EQUITY: 2 STARS. “bogged down by procedure and a slight script.”
“Equity,” a new thriller starring “Breaking Bad’s Anna Gunn, bills itself as “the first female-driven Wall Street movie.” Certainly it doesn’t feel like male driven stories like “Wolf of Wall Street” or “The Big Short,” but its welcome point of view would have been better served by a stronger story.
Naomi Bishop (Gunn) lives in a world where multi million dollar deals are done over a meal of Tasmanian Sea Trout. She’s a top flight Wall Street investment banker trying to salvage her reputation after an IPO she steered failed miserably. Her bosses think she “rubs people the wrong way” but her skill in the boardroom places her at the forefront of a new IPO, a social media network called Cachet. “I’m going to take your company public,” she says to the company’s CEO (Samuel Roukin). “Are you ready to be a rock star?”
On the eve of their initial stock offering some ethical issues arise, placing Naomi at odds with her hedge funder boyfriend Michael Connor (James Purefoy), her ambitious assistant Erin Manning (Sarah Megan Thomas) and an old friend Samantha (Alysia Reiner) who also happens to be a state attorney with a speciality in securities fraud.

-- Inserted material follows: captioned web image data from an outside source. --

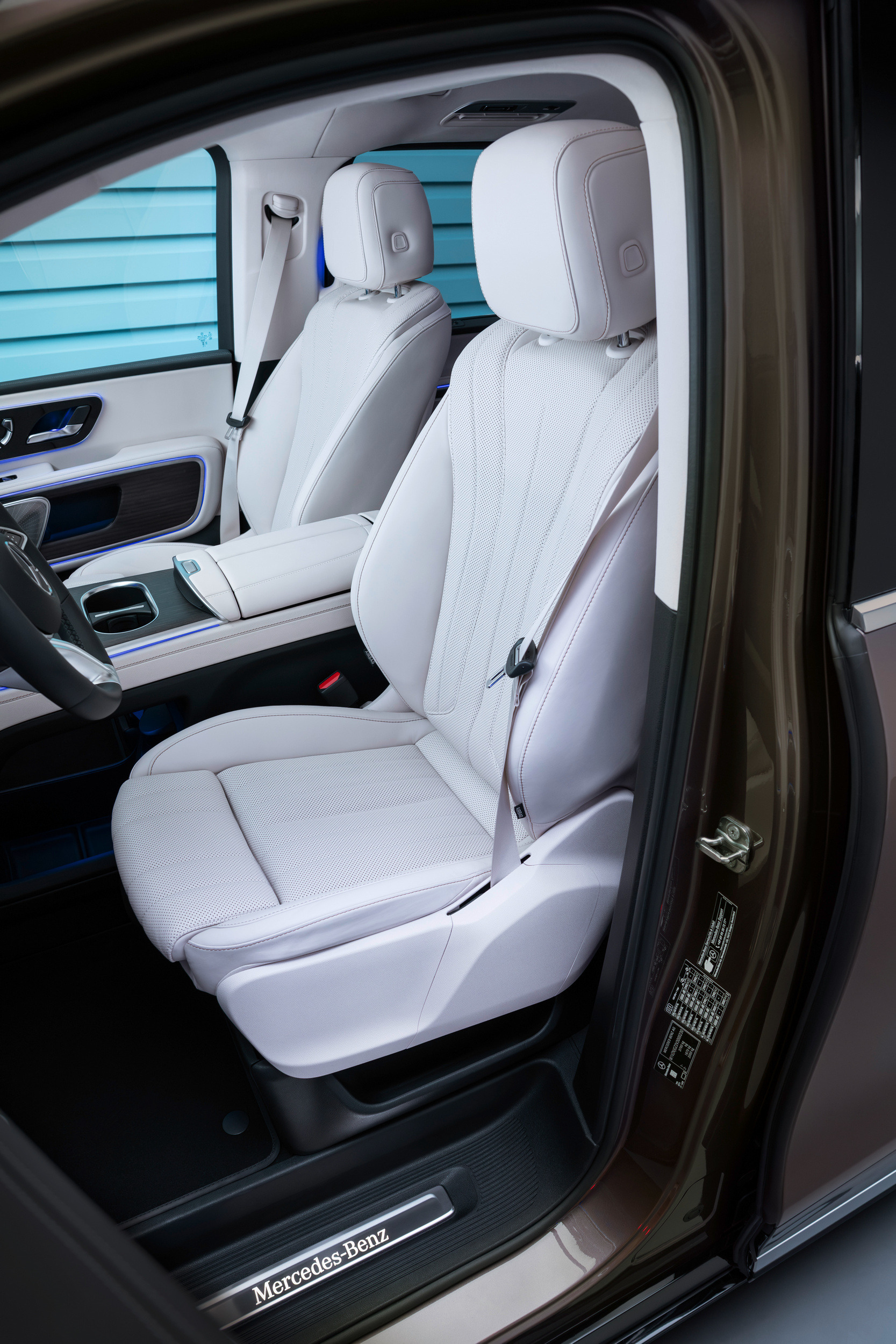 2027 Mercedes VLE 310 68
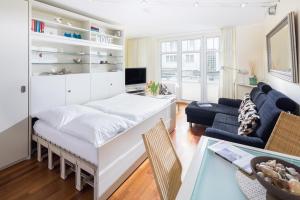 a bedroom with a bed and a living room at Bäckerstrasse Whg 7 in Norderney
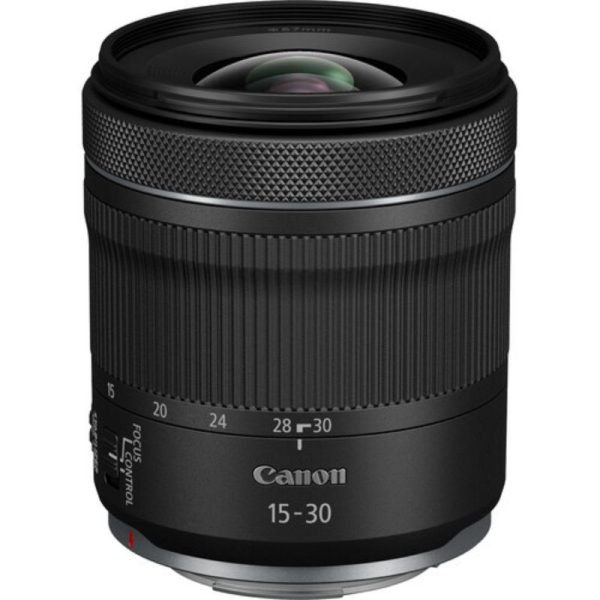 تصویر لنز Canon RF 15-30mm IS STM با طراحی جمع‌وجور و سبک برای دوربین‌های فول‌فریم سری R کانن.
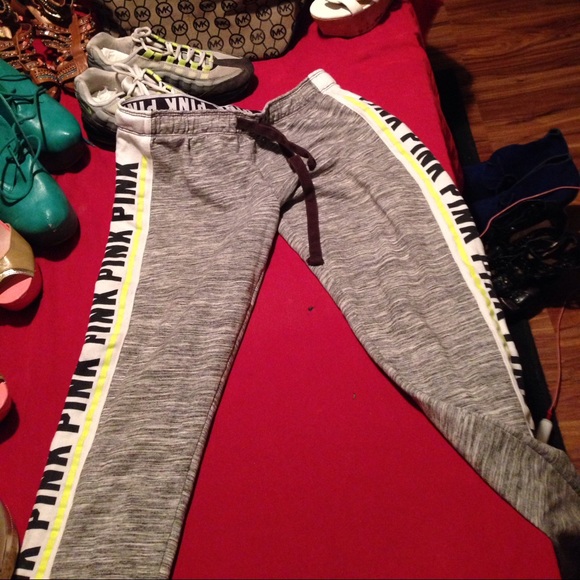 Gym pant by Pink !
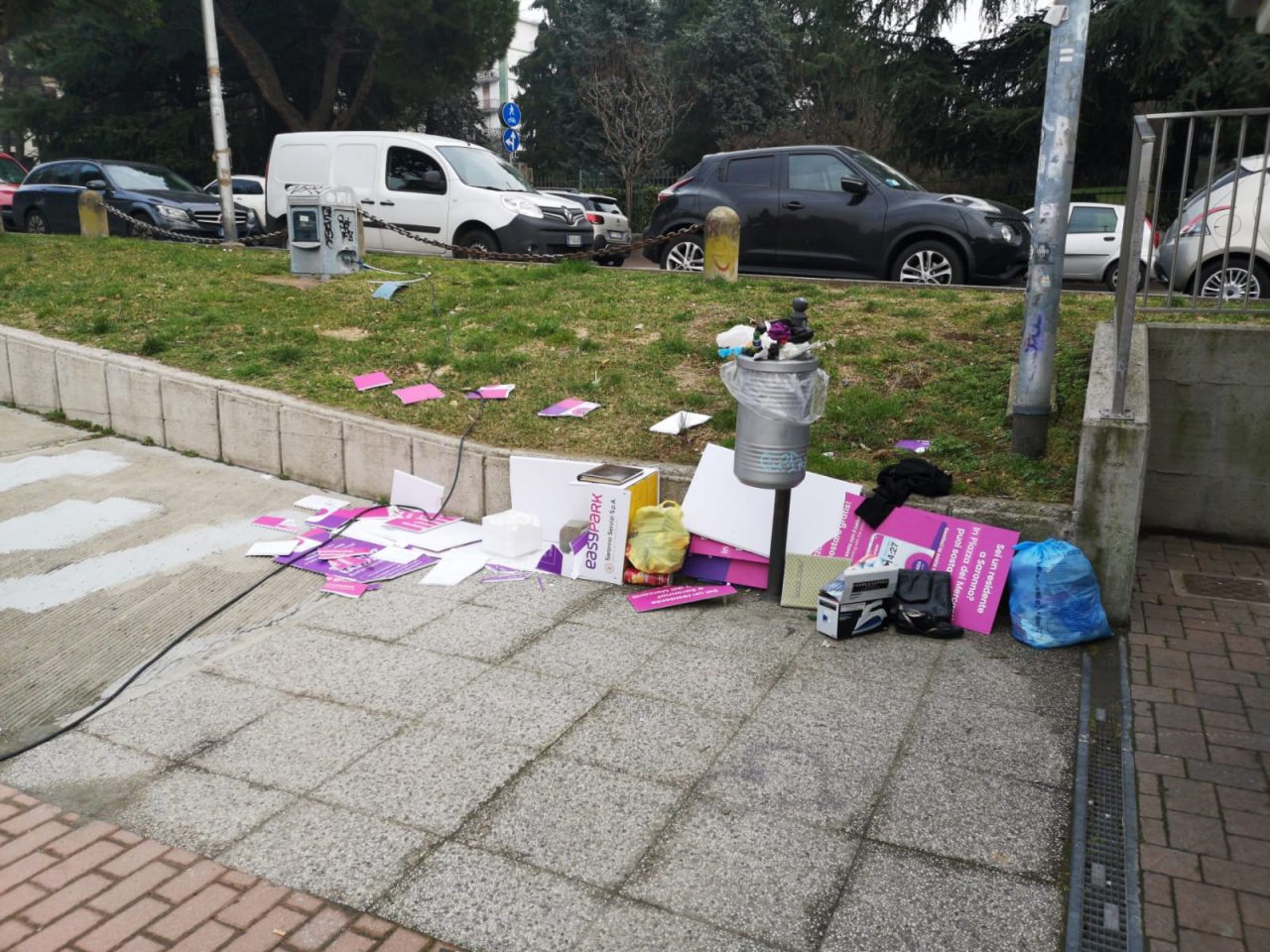 Raid vandalico: distrette le colonnine e i totem FOTO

There’s a good story of financial intrigue buried deep in “Equity” but it gets lost in the languid pacing and by-the-book dialogue. The film, which gives a voice to female characters in a milieu where women are typically unseen and unheard, doesn’t do much with the opportunity. Gunn is formidable whether she is working the boardroom or berating an underling for bringing her a cookie with only three chocolate chips in it, but her motives are never clear. She is a bit of a caricature, a she-wolf of Wall Street who declares, “I like money” but never really lets us in under the hood.
“Equity’s” tale of power and trust lacks the flash and trash that made “Wolf of Wall Street” and “The Big Short” such romps. Instead it’s stoically straightforward, bogged down by procedure and a slight script.